--- PROBLEM STATEMENT ---
Transcribe all the text in the data below character for character, leaving the pictures out of your answer.

.....

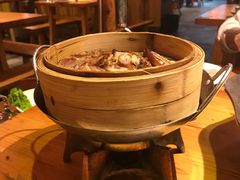 -野山舂·贵州现舂酸汤火锅(鸿通城店)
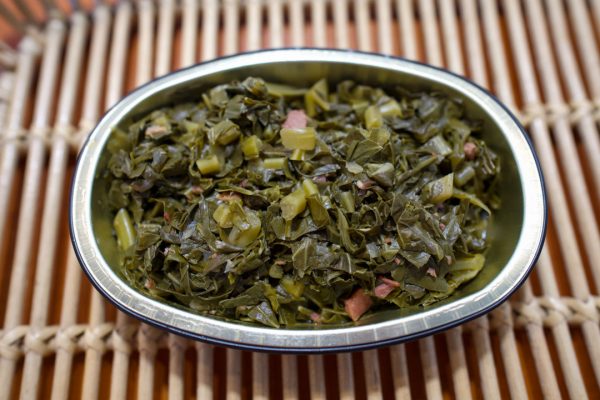 Southern Style Collard Greens Fashion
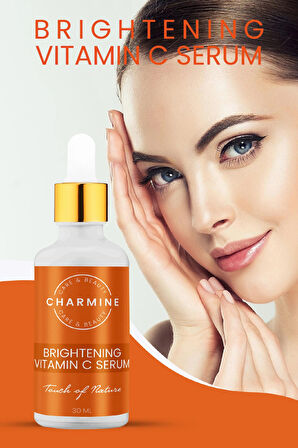 CHARMINE BRIGHTENING VİTAMİN C SERUM 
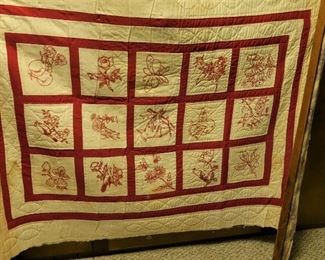 REDQUILT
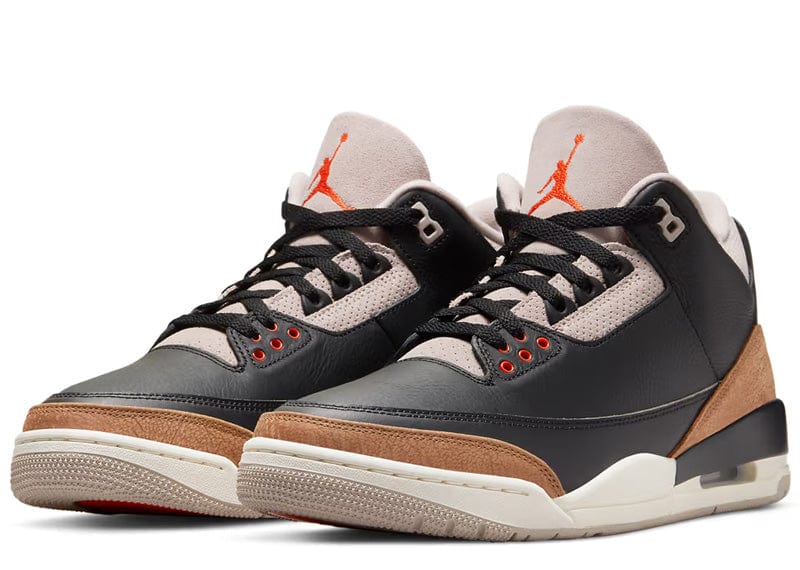 Jordan 3 Retro Desert Elephant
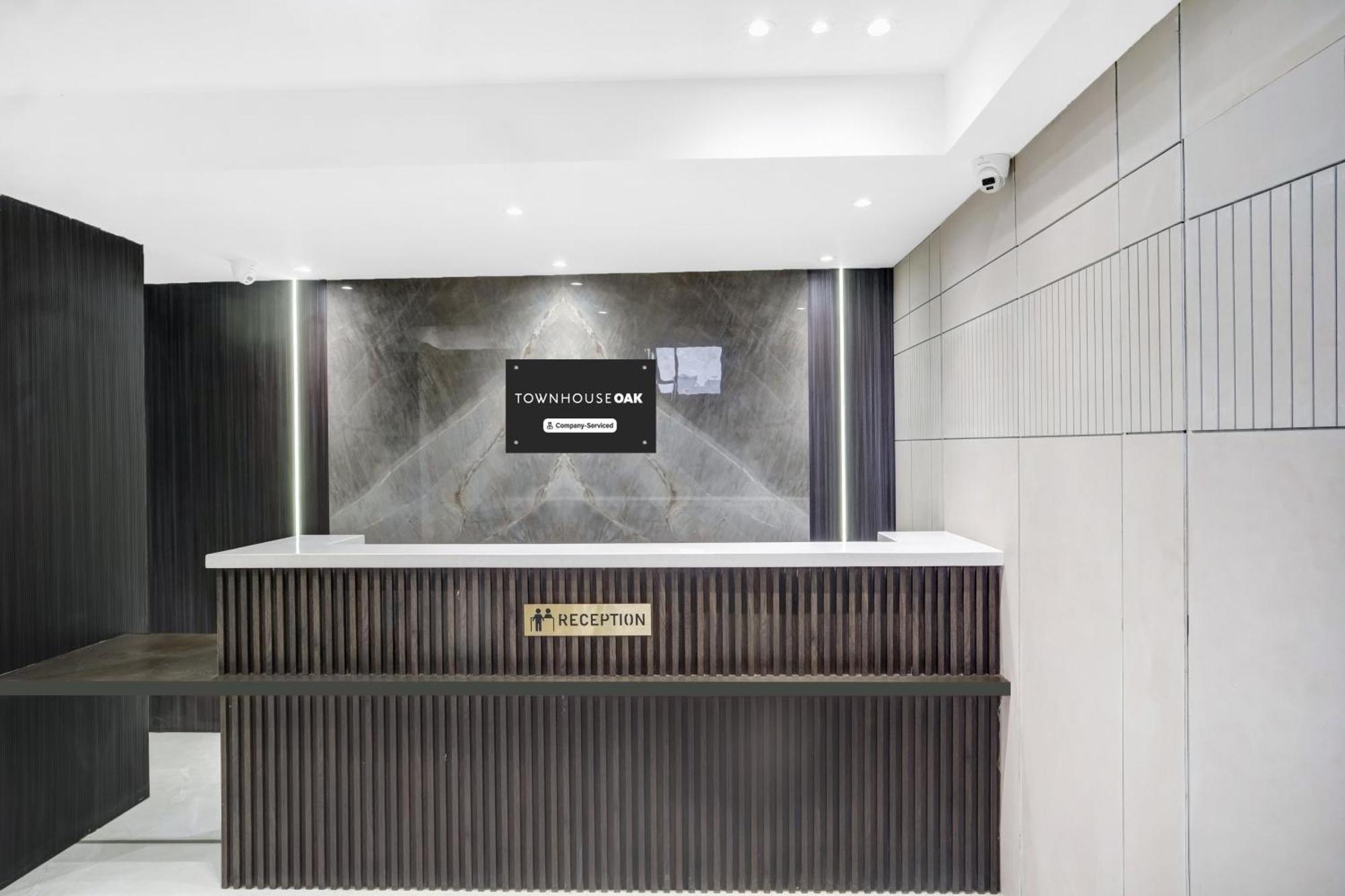 Townhouse Oak Sarusajai Stadium Dispur Dış mekan fotoğraf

.....

--- EXERCISE RESPONSE ---
 -野山舂·贵州现舂酸汤火锅(鸿通城店)
 Southern Style Collard Greens Fashion
 CHARMINE BRIGHTENING VİTAMİN C SERUM 
 REDQUILT
 Jordan 3 Retro Desert Elephant
 Townhouse Oak Sarusajai Stadium Dispur Dış mekan fotoğraf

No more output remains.